Origins of Crypto's Biggest Failed Merger

Galaxy announced the acquisition in May 2021, marking the largest proposed merger in the crypto industry at that time. Under the deal terms, BitGo CEO Mike Belshe would have joined Galaxy as deputy CEO and board member.

Galaxy terminated the deal in August 2022 as crypto markets reeled from the Terra ecosystem collapse. The company cited BitGo's failure to deliver compliant, audited financial statements by the July 31 deadline. The accounting dispute centers on SEC Staff Accounting Bulletin 121 (SAB 121), which introduced new requirements for public companies safeguarding digital assets.

Novogratz Testimony and Regulatory Claims

During his testimony, Novogratz stated: "The entire time, I was pushing to get this deal done." He argued that the SEC under then-Chair Gary Gensler made regulatory approval effectively impossible.

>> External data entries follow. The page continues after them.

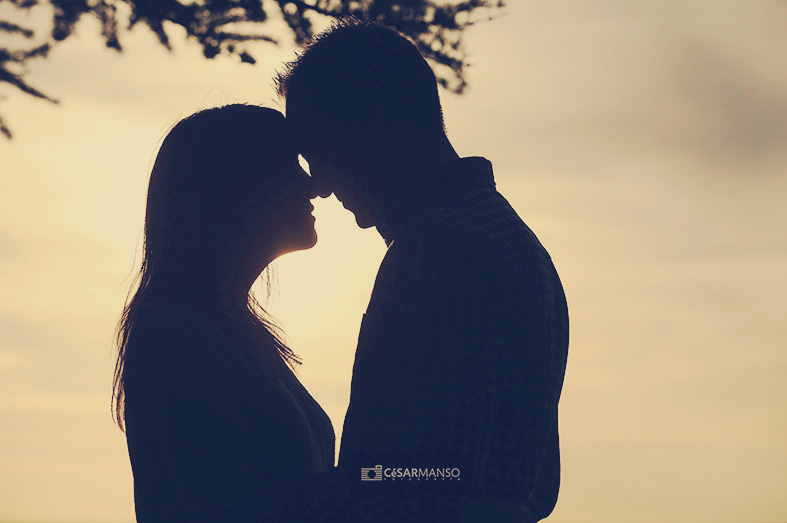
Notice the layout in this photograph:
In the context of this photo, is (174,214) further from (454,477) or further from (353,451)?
(454,477)

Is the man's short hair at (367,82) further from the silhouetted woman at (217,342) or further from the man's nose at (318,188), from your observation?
the silhouetted woman at (217,342)

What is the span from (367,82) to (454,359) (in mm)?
1398

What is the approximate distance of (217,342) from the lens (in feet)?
13.0

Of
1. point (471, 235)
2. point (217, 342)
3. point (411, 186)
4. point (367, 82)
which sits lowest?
point (217, 342)

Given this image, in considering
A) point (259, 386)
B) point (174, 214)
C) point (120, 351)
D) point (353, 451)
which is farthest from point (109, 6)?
point (353, 451)

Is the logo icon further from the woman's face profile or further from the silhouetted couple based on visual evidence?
the woman's face profile

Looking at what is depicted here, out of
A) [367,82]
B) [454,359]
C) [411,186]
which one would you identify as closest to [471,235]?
[454,359]

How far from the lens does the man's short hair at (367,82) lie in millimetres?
3369

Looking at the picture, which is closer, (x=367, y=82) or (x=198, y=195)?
(x=367, y=82)

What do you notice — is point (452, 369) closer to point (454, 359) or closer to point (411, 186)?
point (454, 359)

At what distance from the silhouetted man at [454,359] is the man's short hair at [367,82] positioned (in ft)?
0.51

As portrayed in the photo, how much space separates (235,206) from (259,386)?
93 centimetres

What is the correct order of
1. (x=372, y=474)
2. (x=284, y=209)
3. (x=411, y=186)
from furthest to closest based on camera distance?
(x=284, y=209), (x=411, y=186), (x=372, y=474)

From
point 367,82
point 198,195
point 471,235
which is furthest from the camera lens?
point 198,195
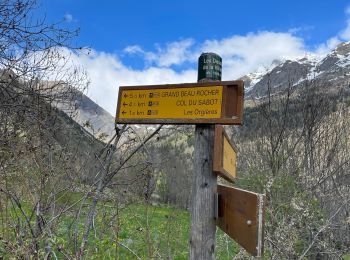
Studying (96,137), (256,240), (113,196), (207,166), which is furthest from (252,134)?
(256,240)

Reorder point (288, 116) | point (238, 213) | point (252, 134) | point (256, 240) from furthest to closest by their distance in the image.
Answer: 1. point (252, 134)
2. point (288, 116)
3. point (238, 213)
4. point (256, 240)

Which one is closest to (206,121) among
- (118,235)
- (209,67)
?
(209,67)

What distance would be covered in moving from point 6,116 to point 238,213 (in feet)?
15.5

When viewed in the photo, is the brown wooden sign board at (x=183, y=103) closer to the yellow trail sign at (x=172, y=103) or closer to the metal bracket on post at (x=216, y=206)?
the yellow trail sign at (x=172, y=103)

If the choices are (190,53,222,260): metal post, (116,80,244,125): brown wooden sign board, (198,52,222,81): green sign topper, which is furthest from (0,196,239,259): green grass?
(198,52,222,81): green sign topper

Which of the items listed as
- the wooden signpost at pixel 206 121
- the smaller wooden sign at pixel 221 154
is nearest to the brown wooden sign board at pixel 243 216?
the wooden signpost at pixel 206 121

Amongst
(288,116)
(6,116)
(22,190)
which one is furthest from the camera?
(288,116)

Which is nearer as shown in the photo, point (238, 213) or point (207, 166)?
point (238, 213)

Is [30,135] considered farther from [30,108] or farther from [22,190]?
[30,108]

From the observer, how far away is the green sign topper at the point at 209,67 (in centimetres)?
306

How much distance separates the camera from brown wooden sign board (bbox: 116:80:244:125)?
9.18 feet

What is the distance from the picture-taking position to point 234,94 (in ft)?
9.23

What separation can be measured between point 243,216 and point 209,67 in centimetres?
120

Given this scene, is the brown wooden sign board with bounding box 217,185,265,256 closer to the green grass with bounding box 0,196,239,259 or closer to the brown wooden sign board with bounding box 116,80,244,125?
the brown wooden sign board with bounding box 116,80,244,125
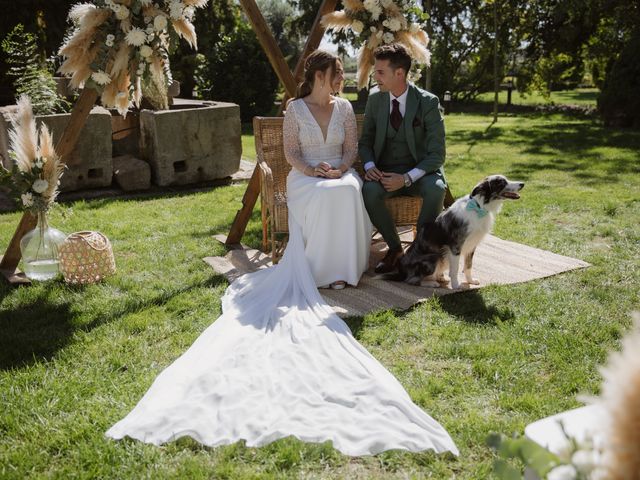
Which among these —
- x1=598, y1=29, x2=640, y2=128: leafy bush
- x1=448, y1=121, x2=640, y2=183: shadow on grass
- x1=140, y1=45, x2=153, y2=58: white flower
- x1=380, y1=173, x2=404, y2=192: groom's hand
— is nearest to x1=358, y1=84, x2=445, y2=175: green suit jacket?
x1=380, y1=173, x2=404, y2=192: groom's hand

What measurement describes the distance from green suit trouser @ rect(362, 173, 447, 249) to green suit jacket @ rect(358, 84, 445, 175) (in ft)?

Novogratz also addressed Galaxy's involvement in Luna trading before the Terra collapse, stating: "The idea that I single-handedly created this lunacy is just not correct."

BitGo CEO Mike Belshe countered that his company had provided all required information and called the failed deal "incredibly damaging" to BitGo's reputation and business prospects.

The $100 Million Termination Fee at Stake

The case hinges on whether BitGo's financial statements complied with SAB 121 requirements by the contractual deadline. Galaxy contends that non-compliance gave it a valid exit without triggering the $100 million termination fee.

BitGo argues that Galaxy wrongfully abandoned the transaction. The Delaware Supreme Court previously noted that SAB 121 became effective shortly before BitGo's deadline, adding complexity to the compliance timeline.

Precedent for Crypto M&A Agreements

The trial is expected to conclude this week, with the judge issuing a final ruling on whether Galaxy owes the termination fee. The case has become one of the most closely watched contract disputes in crypto, with potential implications for how digital asset mergers handle regulatory contingencies.

What's Next

A ruling from the Delaware Chancery Court is expected in the coming weeks. The outcome could influence how future crypto M&A agreements structure regulatory approval conditions and termination provisions.